--- Start RECORDS PROVIDED ---

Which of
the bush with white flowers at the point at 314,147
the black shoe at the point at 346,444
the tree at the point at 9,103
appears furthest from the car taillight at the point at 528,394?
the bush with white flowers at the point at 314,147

--- End RECORDS PROVIDED ---

*REQUIRED TASK*. Can you repeat each of the records above, word for word?

*SOLUTION BELOW*.
Which of
the bush with white flowers at the point at 314,147
the black shoe at the point at 346,444
the tree at the point at 9,103
appears furthest from the car taillight at the point at 528,394?
the bush with white flowers at the point at 314,147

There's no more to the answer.